I’m not known for being shy about my hatred of softboxes. Sure, softboxes are often cheap and extremely easy to use, but they rarely produce beautiful light when compared to many other modifiers.
Why the hate?
Softboxes were originally designed to emulate window light. Yes, they often come in the same shape and size as a window, but that is where the similarities end and I defy anyone to show me a window that produces light like a softbox does. The reason for this is simply due to how the light actually arrives at the subject. One light is emanating from millions of miles away and the other is originating from a source mere inches away. It’s this very important factor that can dramatically change how light ultimately looks on its subject and unless we take steps to address this final look, we may simply be ‘making do’ with illuminating our subject rather than actually properly lighting them.
What’s a Hot-Spot?

▶ _Activity_
Answer these questions from the text on softboxes:
1. Which two advantages of softboxes does the text acknowledge?
2. What kind of light were softboxes originally designed to emulate?
3. How far away is the light source behind window light said to be?

▶ _Data shown_
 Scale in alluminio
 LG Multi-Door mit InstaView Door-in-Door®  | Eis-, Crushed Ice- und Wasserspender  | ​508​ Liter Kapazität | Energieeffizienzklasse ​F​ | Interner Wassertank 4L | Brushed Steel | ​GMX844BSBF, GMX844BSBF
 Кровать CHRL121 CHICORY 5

▶ _Solution to this task_
1. They are often cheap and extremely easy to use.
2. Window light.
3. Millions of miles away.